__Your task__: Each record that follows is to be reproduced character for character, pictures excepted.

·····

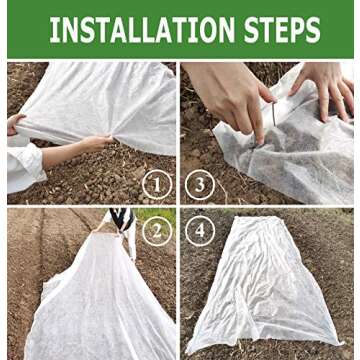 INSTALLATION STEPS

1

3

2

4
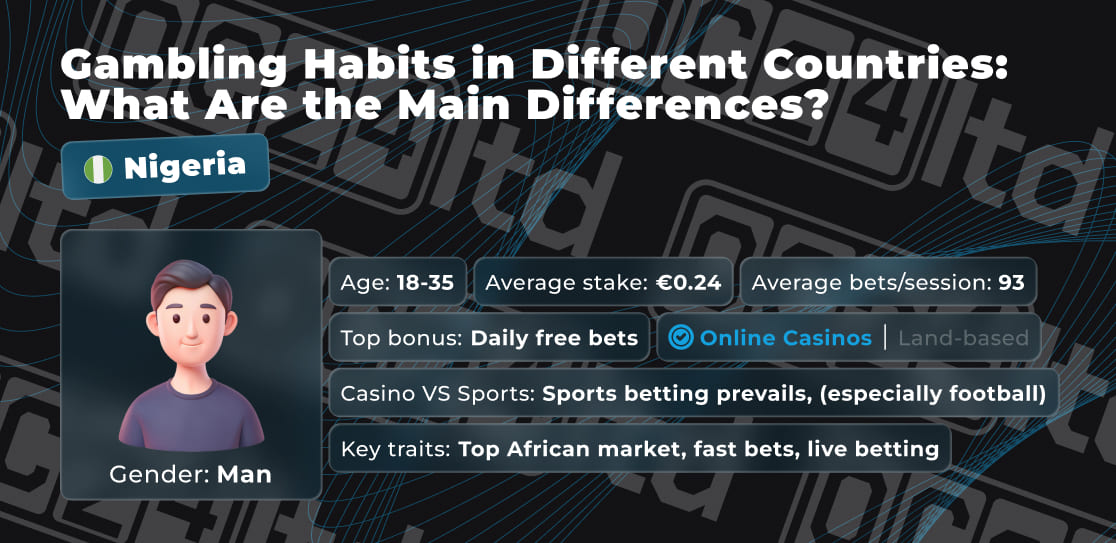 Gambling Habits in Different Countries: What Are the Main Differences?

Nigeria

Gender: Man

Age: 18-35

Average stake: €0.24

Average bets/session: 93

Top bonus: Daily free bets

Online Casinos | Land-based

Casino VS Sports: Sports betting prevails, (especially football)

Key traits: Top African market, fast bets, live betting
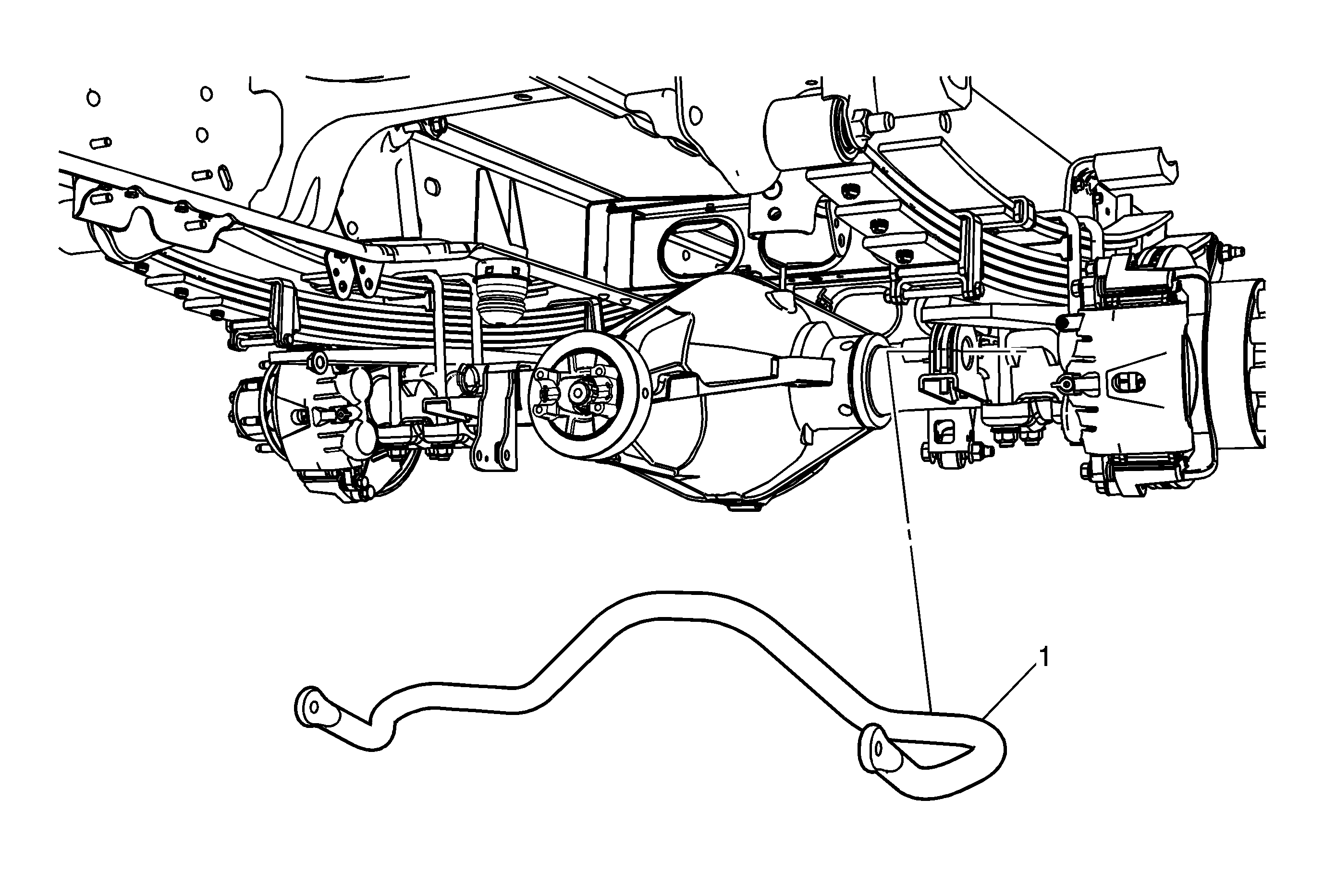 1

·····

__Your response__:
 INSTALLATION STEPS

1

3

2

4
 Gambling Habits in Different Countries: What Are the Main Differences?

Nigeria

Gender: Man

Age: 18-35

Average stake: €0.24

Average bets/session: 93

Top bonus: Daily free bets

Online Casinos | Land-based

Casino VS Sports: Sports betting prevails, (especially football)

Key traits: Top African market, fast bets, live betting
 1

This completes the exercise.